Storysacks can be used by everyone because that’s precisely who they’re for – everyone.  The movement to have them in as many communities as possible is growing with events such as the workshops that highlight what they can do for people.

“They can be used by anyone – teachers with their classrooms, or families with their young children, or adults who are learning English as a second language,” said Ledding.  “With the West Central Literacy Committee, we’re based out of Rosetown but we service the whole West Central region.  I work out of Great Plains College there, and I have a number of staff there, but we have the group in Outlook working on making their own and utilizing them as well.  Right now, three of the primary school teachers use a lot of our Storysacks, and soon they’ll be able to do them themselves.”

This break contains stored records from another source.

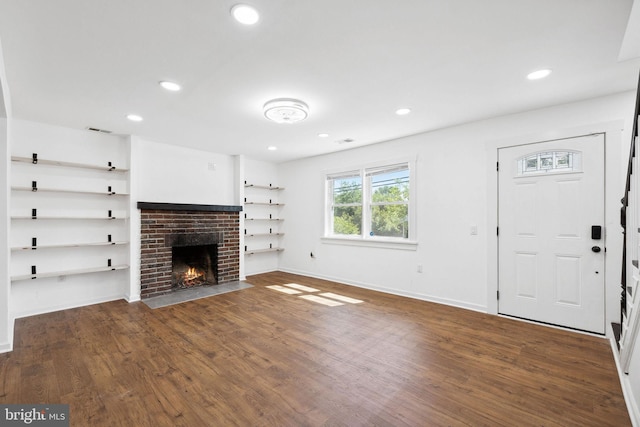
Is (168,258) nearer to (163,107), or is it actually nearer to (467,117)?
(163,107)

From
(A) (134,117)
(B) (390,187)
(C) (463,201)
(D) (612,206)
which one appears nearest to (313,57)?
(A) (134,117)

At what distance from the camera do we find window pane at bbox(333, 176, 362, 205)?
5.20 meters

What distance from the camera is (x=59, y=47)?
2.06m

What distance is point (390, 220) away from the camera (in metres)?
4.75

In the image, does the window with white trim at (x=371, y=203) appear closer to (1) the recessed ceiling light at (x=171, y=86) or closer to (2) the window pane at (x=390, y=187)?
(2) the window pane at (x=390, y=187)

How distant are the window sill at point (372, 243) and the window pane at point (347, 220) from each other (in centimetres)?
20

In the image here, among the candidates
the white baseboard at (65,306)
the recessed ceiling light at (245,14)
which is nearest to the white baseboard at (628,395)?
the recessed ceiling light at (245,14)

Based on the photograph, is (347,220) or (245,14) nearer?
(245,14)

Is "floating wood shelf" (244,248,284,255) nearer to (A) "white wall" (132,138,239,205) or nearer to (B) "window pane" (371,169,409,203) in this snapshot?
(A) "white wall" (132,138,239,205)

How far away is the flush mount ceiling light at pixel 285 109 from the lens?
9.73 ft

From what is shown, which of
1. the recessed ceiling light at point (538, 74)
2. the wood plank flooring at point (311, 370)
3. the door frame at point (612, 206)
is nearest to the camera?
the wood plank flooring at point (311, 370)

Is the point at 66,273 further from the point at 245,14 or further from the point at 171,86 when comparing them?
the point at 245,14

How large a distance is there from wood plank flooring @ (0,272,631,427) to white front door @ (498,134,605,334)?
0.30 m

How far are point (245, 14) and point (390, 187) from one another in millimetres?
3520
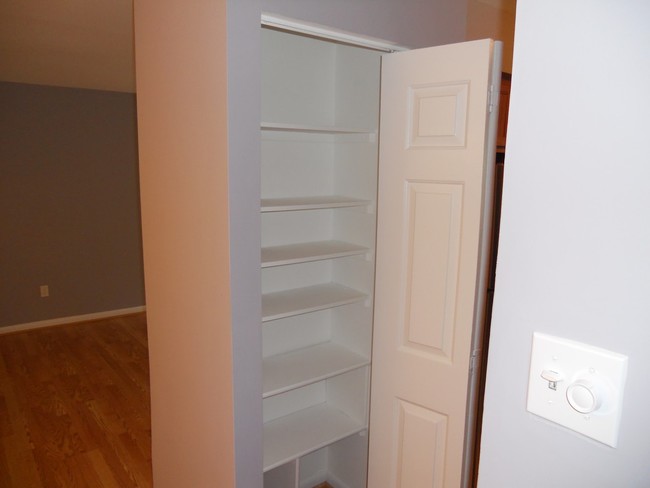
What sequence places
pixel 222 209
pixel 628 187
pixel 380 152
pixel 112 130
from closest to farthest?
pixel 628 187
pixel 222 209
pixel 380 152
pixel 112 130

The dedicated group in Outlook was hard at work putting together the contents of a Storysack, with handfuls of people breaking off to concentrate on different aspects of it.  Carmen said the workshop was about coming together to put just one together, but hopefully it planted the seed to help create more of them in the immediate future for those in Outlook who may need them.

“We’re working together as a team to make one whole sack,” she said.  “It’s like our initial or demo one, but after this they’ll be able to make other ones.”

As for how the Storysacks can be accessed, Ledding says that those details are typically worked out by their creators, so it will have to be decided by the group in Outlook how someone can start enjoying the one created on Saturday, whether perhaps it can be signed out from the local library or even the church, but it’s expected that a system will be in place very soon.

To Ledding and Stearns, perhaps the most underlying benefit of a Storysack is their ability to bring families together.

“Well for one, it’s an activity that isn’t smartphone-based, tablet-based or TV-based, and it reinforces that love of reading again,” said Carmen.  “You can do it as groups and in families.  They also include a recording of the actual book, so for instance, for parents who struggle with reading or if kids want to do it on their own, they have the opportunity to do that.”

“We know that parents are a child’s first and most important teacher, so Storysacks is a tool that’s developed in community for community,” said Marilyn.  “It provides a tool to give to parents to help kids and parents together to interact with these books.”